What is needed
Please find the lines in the following records that hold "common", and copy them.

Raw data
##############################
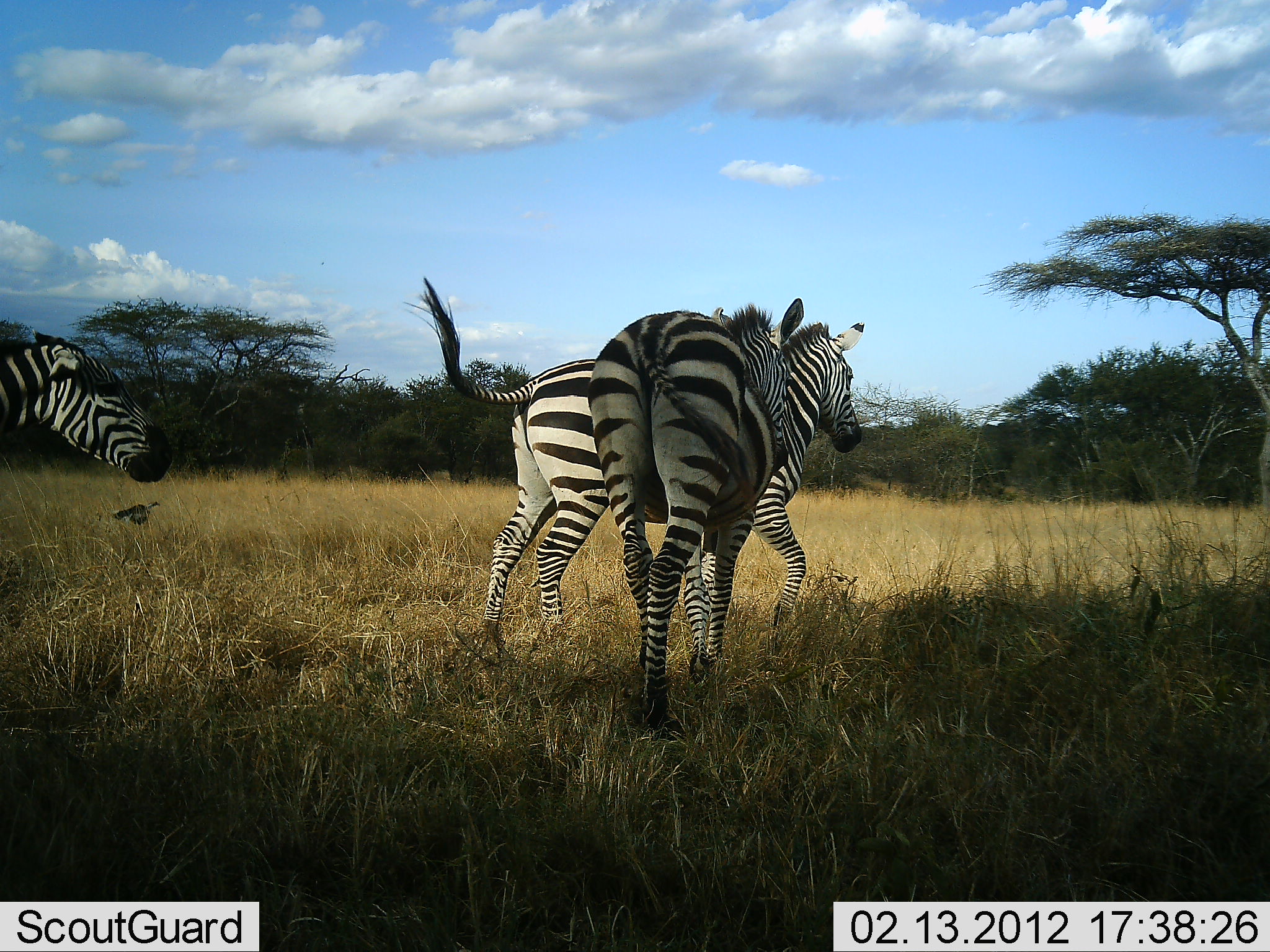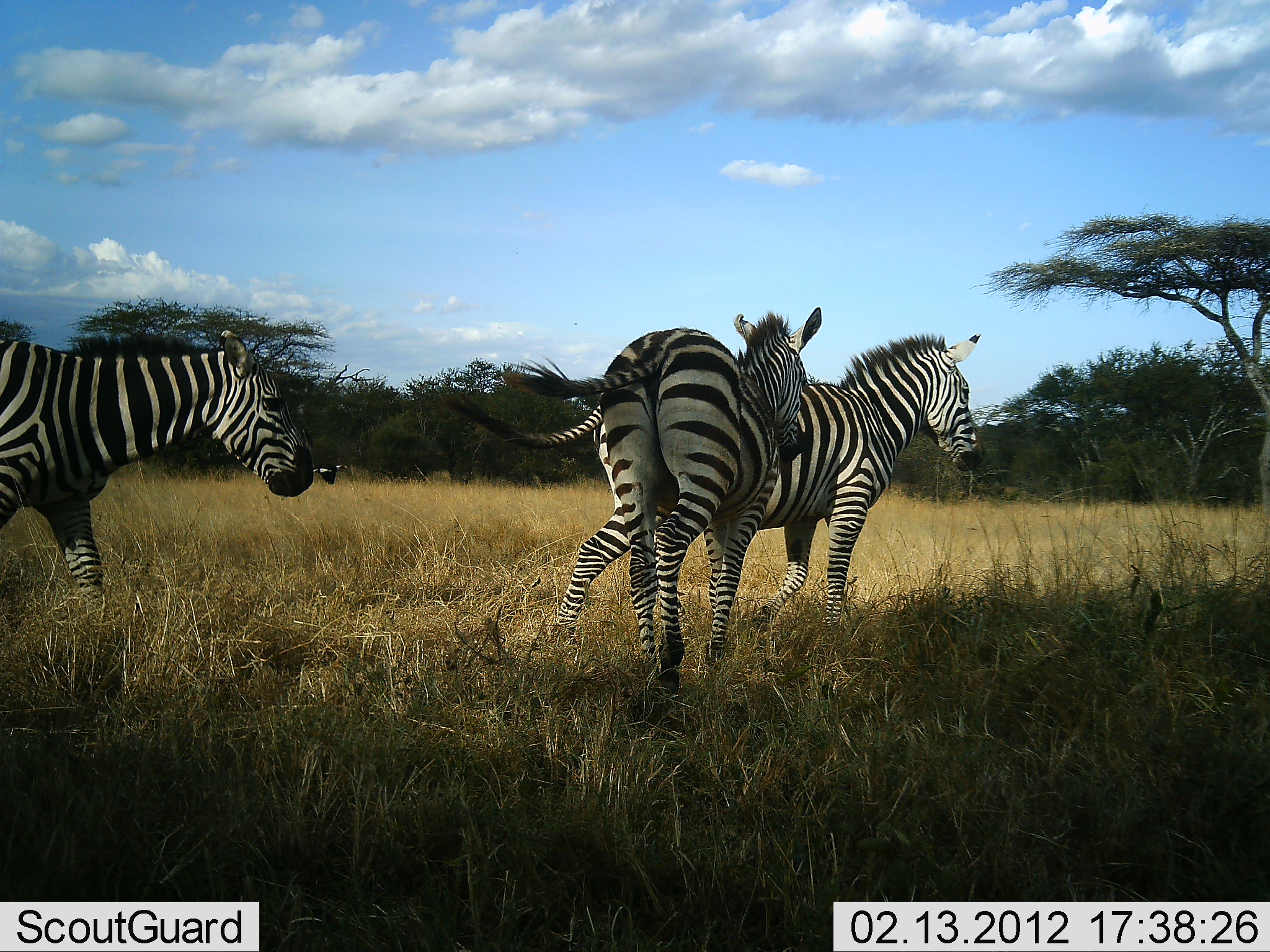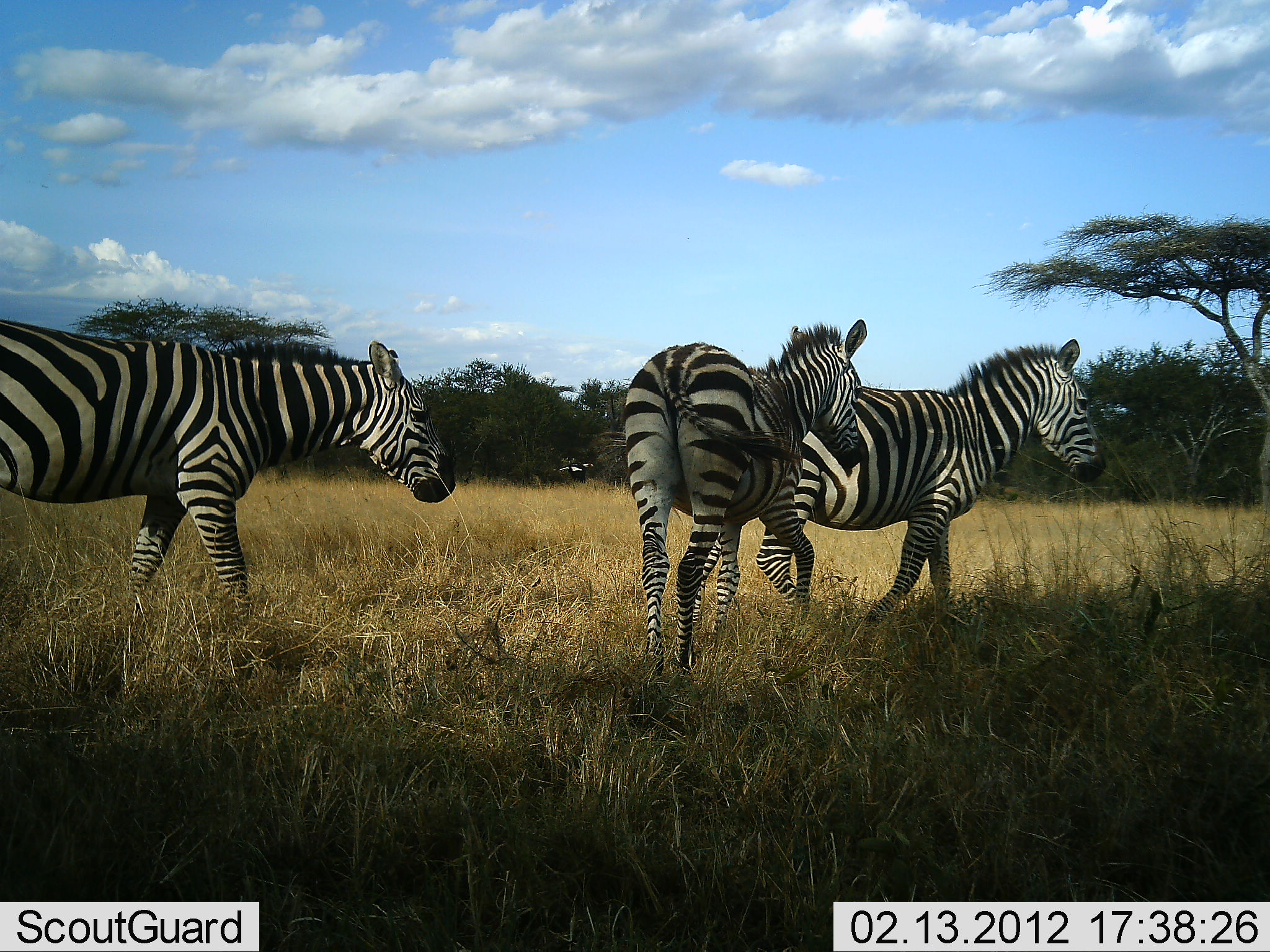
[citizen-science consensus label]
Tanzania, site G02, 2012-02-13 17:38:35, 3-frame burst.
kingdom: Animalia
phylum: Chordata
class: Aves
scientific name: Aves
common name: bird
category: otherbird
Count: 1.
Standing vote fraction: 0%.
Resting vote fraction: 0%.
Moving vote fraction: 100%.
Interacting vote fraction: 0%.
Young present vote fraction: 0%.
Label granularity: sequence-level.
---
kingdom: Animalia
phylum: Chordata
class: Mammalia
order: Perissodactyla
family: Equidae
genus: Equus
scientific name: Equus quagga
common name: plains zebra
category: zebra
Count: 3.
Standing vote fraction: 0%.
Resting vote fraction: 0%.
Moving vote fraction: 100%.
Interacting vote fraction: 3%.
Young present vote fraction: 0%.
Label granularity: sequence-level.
##############################
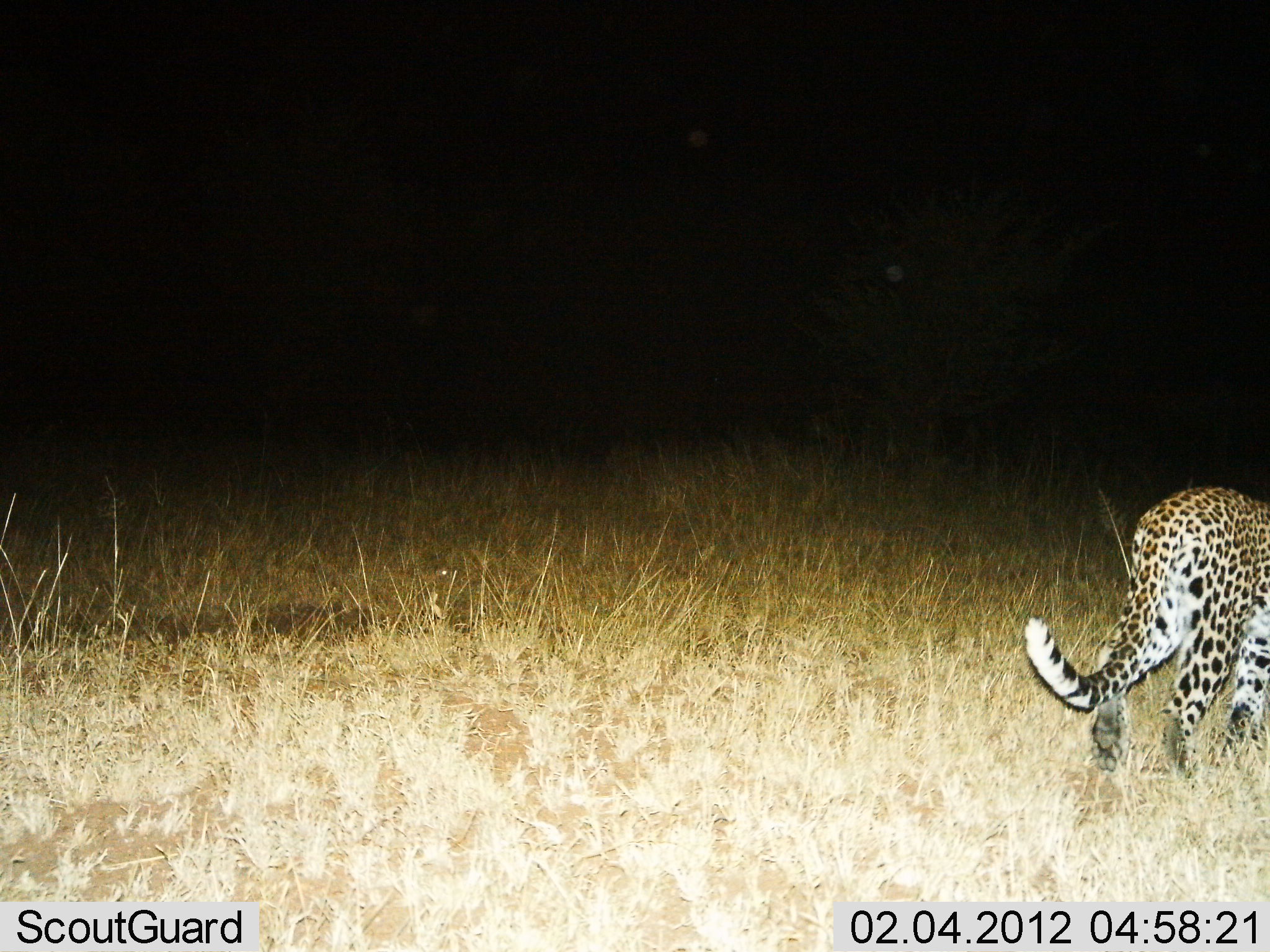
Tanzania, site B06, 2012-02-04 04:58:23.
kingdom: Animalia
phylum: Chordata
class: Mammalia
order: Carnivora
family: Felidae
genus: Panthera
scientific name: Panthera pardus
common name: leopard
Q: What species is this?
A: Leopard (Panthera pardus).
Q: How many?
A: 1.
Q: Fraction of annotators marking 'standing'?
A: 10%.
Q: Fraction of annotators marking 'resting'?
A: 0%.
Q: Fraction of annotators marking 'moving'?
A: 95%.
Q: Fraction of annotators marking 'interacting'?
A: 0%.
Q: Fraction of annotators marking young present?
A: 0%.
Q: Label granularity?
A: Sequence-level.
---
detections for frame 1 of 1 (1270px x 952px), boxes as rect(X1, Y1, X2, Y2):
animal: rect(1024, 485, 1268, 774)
##############################
Task solution
common name: bird
common name: plains zebra
common name: leopard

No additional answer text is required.